Monday, 10 January 2000: 10:45 AM
In most meteorological and climatological forecasting activities there is a demand for dynamic-statistical models (DSM) to analyze and predict environmental elements when deterministic models do not predict the predictand or the existing prediction accuracy can be increased. Prediction models are generated with past observations of a predictand and associated predictors, then run in a forecast mode using predictors derived from basic elements forecast by a deterministic model. Examples are the "perfect prog" and "model output statistics" forecasts of basic weather elements produced routinely for guidance to operational weather forecasters, and "downscaling" methods used for modeling regional climates from large scale data. A DSM is an inexpensive yet accurate method compared with running a pure dynamical high-resolution model in terms of computer time in development and use, and thus the popularity of the method. Many environmental elements have complicated non-linear relationships with predictors in a DSM, thus multiple linear regression (MLR) is not suitable. A primary requirement is a data modeling method suitable for relatively large data sets and potentially many predictors, requiring minimal computational burden both in development and use. A procedure for this is presented. Due to its relative efficiency it is particularly suitable in situations when many models are required.
Classification and Regression Trees (CART) is used for selecting predictors from large set of potential predictors and for stratifying the data if need be. CART is an efficient non-parametric data analysis algorithm that develops a decision-tree data partitioning structure which minimizes residual variance of the predictand in subsets of its total distribution, essentially by developing a tree-based structure that clusters the data into a set of "terminal nodes". CART identifies the relevant predictors from a much larger pool of potential predictors in a data set by assigning an "importance rank" to potential predictors. Relevant predictors are those that appear in decision nodes plus additional ones that are assigned greater than zero "importance" by CART due to their selection as surrogate predictors.

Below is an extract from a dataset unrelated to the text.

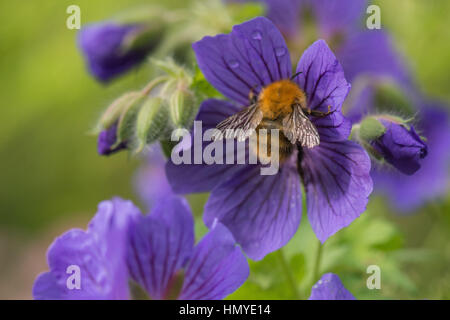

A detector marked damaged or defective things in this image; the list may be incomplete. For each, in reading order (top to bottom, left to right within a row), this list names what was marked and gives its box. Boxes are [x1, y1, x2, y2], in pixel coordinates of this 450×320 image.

torn wing [212, 104, 264, 141]
torn wing [282, 104, 320, 149]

CART output is piecewise continuous and can be used alone for problems where the predictand is categorical, such as precipitation type. However, a model giving continuous output is needed for predictands which are continuous in time and space. This is obtained with a "neuro-fuzzy inference system" (NFIS), using the relevant predictors found by CART. Here multivariate cluster centers are found in the training data by "subtractive clustering" and used as the basis for a fuzzy rule-based inference system. NFIS develops a highly optimized data model in one-pass that usually needs no further tuning, thus it has modest computational requirement. The method is equivalent to a radial basis-function (RBF) neural network where the clusters are the neurons. If desired, small improvement can be obtained by the adaptive neuro-fuzzy inference system (ANFIS) algorithm. The modeling procedure has been successfully used to model ocean surface winds measured by buoys off-shore from British Columbia, fog-water deposition from high-elevation cloud, ground-level ozone, and work on other predictands is underway.